## Challenge 1
Please say, from the passage on the kingdom of Israel, how many years the king it speaks of reigned over Israel.

## Source document
He to whom it is said, "The Lord will despise thee that thou mayest
not be king over Israel," and "The Lord hath rent the kingdom from
Israel out of thine hand this day," reigned forty years over
Israel, that is, just as long a time as David himself, yet heard
this in the first period of his reign, that we may understand it was
said because none of hid race was to reign, and that we may look to the
race of David, whence also is sprung, according to the flesh, the
Mediator between God and men, the man Christ Jesus.
But the Scripture has not what is read in most Latin copies, "The
Lord hath rent the kingdom of Israel out of thine hand this day,"
but just as we have set it down it is found in the Greek copies,
"The Lord hath rent the kingdom from Israel out of thine hand;"
that the words "out of thine hand" may be understood to mean "from
Israel." Therefore this man figuratively represented the people of
Israel, which was to lose the kingdom, Christ Jesus our Lord being
about to reign, not carnally, but Spiritually. And when it is said
of Him, "And will give it to thy neighbor," that is to be referred
to the fleshly kinship, for Christ, according to the flesh, was of
Israel, whence also Saul sprang. But what is added, "Good above
thee," may indeed be understood, "Better than thee," and indeed
some have thus translated it; but it is better taken thus, "Good
above thee," as meaning that because He is good, therefore He must
be above thee, according to that other prophetic saying, "Till I
put all Thine enemies under Thy feet." And among them is Israel,
from whom, as His persecutor, Christ took away the kingdom;
although the Israel in whom there was no guile may have been there
too, a sort of grain, as it were, of that chaff. For certainly
thence came the apostles, thence so many martyrs, of whom Stephen is
the first, thence so many churches, which the Apostle Paul names,
magnifying God in their conversion.

## Given entries

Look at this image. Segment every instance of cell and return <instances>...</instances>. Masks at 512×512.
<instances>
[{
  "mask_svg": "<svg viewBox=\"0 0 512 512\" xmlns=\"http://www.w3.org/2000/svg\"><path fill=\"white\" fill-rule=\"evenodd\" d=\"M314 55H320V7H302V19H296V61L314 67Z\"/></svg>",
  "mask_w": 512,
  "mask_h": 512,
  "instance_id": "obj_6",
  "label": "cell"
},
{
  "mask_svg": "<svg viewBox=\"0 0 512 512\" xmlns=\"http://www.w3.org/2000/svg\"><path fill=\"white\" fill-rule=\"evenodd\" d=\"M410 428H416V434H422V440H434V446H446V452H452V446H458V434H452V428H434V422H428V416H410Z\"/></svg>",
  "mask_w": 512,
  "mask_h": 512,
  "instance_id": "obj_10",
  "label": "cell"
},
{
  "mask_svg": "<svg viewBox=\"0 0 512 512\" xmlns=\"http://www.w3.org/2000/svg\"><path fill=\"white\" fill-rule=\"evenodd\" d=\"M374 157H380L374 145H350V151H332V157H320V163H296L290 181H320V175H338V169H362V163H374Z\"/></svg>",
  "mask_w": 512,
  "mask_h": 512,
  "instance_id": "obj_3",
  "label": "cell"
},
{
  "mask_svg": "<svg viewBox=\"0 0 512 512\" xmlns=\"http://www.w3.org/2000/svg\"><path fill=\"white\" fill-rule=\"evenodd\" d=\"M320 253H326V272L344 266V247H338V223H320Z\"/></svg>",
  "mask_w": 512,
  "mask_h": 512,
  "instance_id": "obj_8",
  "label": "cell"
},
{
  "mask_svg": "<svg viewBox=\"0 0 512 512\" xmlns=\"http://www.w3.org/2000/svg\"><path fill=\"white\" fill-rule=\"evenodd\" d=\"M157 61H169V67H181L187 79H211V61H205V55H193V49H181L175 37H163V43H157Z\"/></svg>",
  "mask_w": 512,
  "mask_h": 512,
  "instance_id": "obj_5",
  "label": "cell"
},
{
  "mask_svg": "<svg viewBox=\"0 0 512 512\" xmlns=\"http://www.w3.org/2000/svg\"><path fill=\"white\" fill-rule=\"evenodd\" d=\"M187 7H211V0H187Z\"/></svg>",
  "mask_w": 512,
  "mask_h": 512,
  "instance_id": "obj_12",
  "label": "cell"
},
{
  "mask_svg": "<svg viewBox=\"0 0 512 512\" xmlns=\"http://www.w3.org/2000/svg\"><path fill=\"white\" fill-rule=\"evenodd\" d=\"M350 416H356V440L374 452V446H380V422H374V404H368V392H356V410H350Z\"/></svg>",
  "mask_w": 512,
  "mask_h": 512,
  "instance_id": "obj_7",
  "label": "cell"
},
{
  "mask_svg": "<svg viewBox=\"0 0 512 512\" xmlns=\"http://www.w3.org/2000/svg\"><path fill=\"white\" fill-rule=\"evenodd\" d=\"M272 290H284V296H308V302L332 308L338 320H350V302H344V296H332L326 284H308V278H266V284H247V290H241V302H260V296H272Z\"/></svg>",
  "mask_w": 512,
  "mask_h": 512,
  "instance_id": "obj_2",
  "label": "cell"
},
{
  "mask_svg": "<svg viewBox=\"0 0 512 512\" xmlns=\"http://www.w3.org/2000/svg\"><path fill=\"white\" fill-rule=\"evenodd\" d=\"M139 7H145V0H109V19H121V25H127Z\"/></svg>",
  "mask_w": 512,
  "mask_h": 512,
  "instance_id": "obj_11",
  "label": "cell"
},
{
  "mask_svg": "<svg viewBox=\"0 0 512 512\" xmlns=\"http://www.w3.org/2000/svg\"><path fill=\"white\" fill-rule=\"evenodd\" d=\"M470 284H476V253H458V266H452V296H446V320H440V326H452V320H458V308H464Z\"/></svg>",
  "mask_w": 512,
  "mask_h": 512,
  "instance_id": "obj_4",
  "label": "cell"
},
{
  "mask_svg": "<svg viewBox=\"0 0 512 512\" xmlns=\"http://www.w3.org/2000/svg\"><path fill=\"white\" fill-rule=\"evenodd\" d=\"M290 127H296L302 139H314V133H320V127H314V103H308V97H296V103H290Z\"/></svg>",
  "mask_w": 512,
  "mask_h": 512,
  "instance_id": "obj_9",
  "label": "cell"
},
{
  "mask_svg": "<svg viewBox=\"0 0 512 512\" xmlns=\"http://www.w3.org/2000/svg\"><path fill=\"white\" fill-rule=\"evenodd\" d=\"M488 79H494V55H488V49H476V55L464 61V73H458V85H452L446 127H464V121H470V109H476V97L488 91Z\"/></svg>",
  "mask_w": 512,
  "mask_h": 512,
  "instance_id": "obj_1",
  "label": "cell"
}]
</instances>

## Challenge 2
Report how many lines of the records contain the string "instances", counting case-sensitively, and give the number alone.

## Task response 1
Forty years, as long as David himself.

## Task response 2
3